> _WORK TO BE COMPLETED_: Copy the records from the line containing "close up of" through the line containing "Photo of Colorful", with no changes.

> _TASK INPUTS_:
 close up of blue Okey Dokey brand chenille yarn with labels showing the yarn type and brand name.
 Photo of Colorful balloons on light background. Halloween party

---

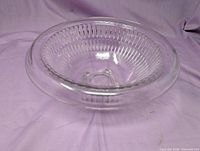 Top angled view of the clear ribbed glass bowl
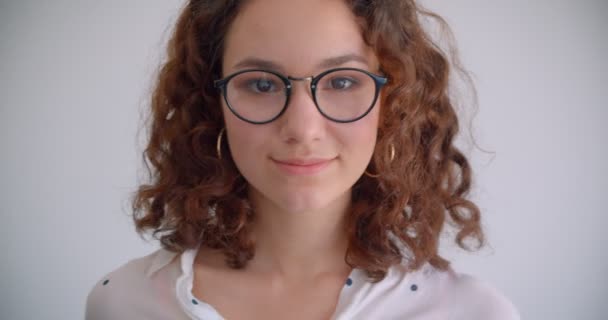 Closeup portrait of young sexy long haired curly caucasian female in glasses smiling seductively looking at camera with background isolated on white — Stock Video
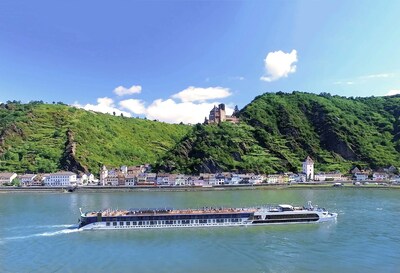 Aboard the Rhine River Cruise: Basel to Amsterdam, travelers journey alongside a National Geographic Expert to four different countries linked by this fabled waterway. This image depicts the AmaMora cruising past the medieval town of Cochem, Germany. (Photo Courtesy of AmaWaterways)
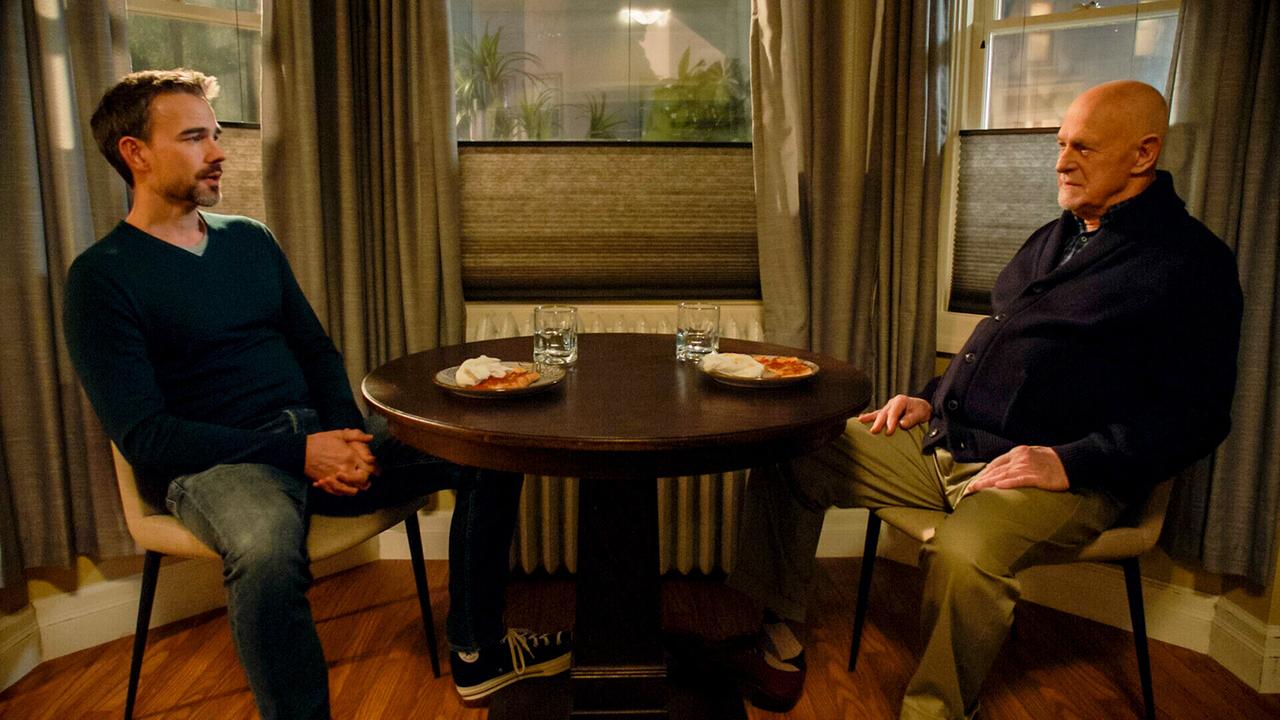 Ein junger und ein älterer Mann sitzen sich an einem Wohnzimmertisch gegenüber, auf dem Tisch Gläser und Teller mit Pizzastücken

> _OUTPUT_:
 close up of blue Okey Dokey brand chenille yarn with labels showing the yarn type and brand name.
 Photo of Colorful balloons on light background. Halloween party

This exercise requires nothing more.